I have a column in my database containing employee start dates, but they’re stored as text strings in various formats (e.g., “2023-05-15”, “15/05/2023”, “May 15, 2023”). How can I use Power Query (Power BI Transform) to extract these dates into a consistent date format for analysis in Power BI?
Convert strings to Dates in Power Query
A known best practice is to try to execute data cleansing tasks as close as possible to the data source. This tutorial will guide you through using Power Query to transform inconsistent date strings into a standardized date format, enabling accurate time-based analysis in Power BI.
Step-by-Step Instructions:
- Open Power BI Desktop and load your EmployeeRecords table.
- Go to Home > Transform data to open Power Query Editor.
- Select the StartDate column.
- Go to Add Column, then select Date and last Date From Text.
- In the function dialog, use the following M code:
= Date.FromText([StartDate], [Culture="en-US"])
- Rename the new column to “StartDateFormatted”.
- If some dates fail to convert, create a custom column with this M code:
= try Date.FromText([StartDate]) otherwise
try Date.FromText([StartDate], [Culture="en-GB"]) otherwise
try Date.FromText([StartDate], [Culture="en-US"]) otherwise null
- Replace the original StartDate column with the new formatted date column.

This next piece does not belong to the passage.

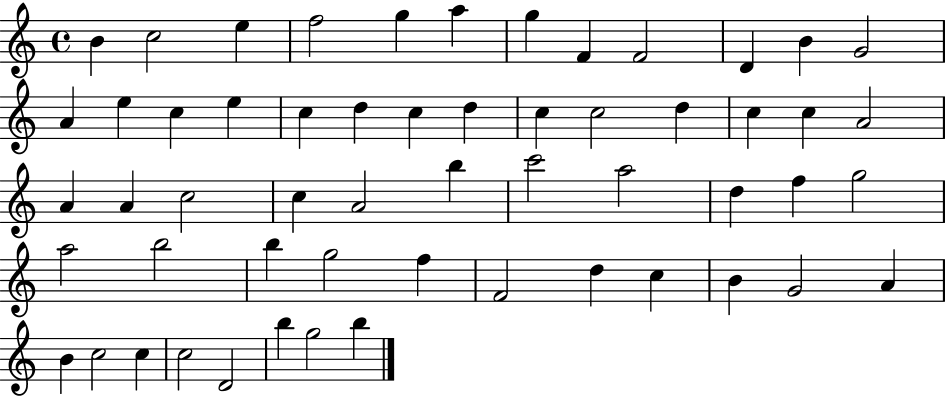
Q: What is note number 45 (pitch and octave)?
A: C5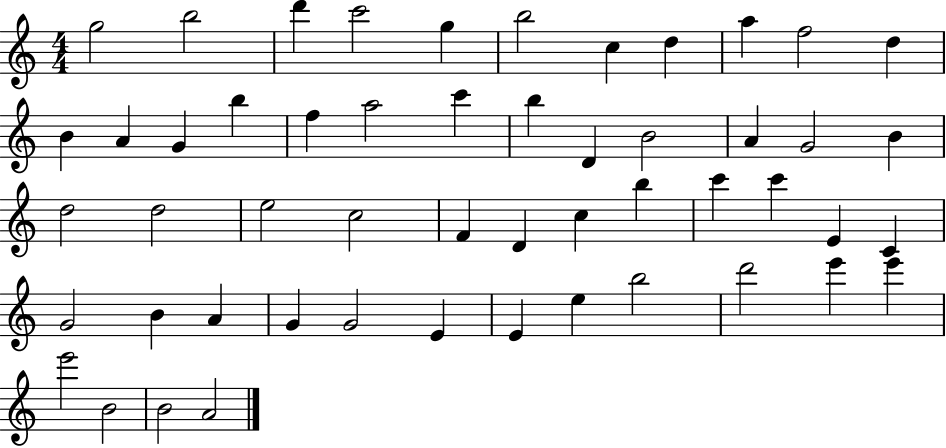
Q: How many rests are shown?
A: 0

- Close and Apply your changes.
Remember:
- The Power Query Date.FromText() function attempts to parse various date formats automatically.
- Using multiple culture parameters helps handle different regional date formats.

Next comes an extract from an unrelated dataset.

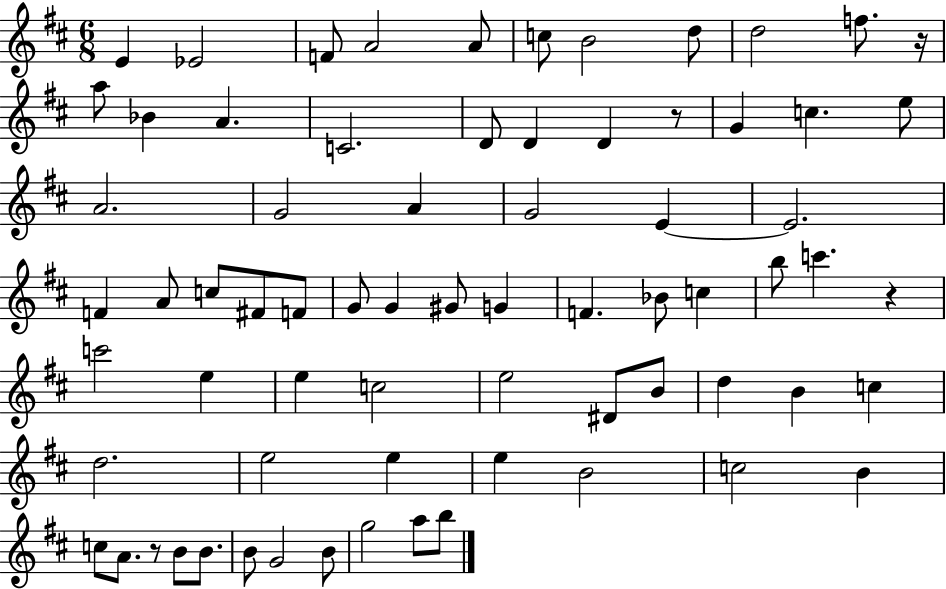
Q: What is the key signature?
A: D major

- The ‘try-otherwise’ pattern provides fallback options for parsing dates.
Troubleshooting:
If dates are still not parsing correctly:
- Go ahead and check for leading/trailing spaces in the original text. Use Trim() to remove them.
- Alternatively, look for inconsistent separators (e.g., both “-” and “/”). Use Replace() to standardize.
- Another option is to create a custom function using Text.Split() and Date.FromParts().
- If a significant number of dates fail to parse, consider using column quality distribution to identify patterns in the problematic data.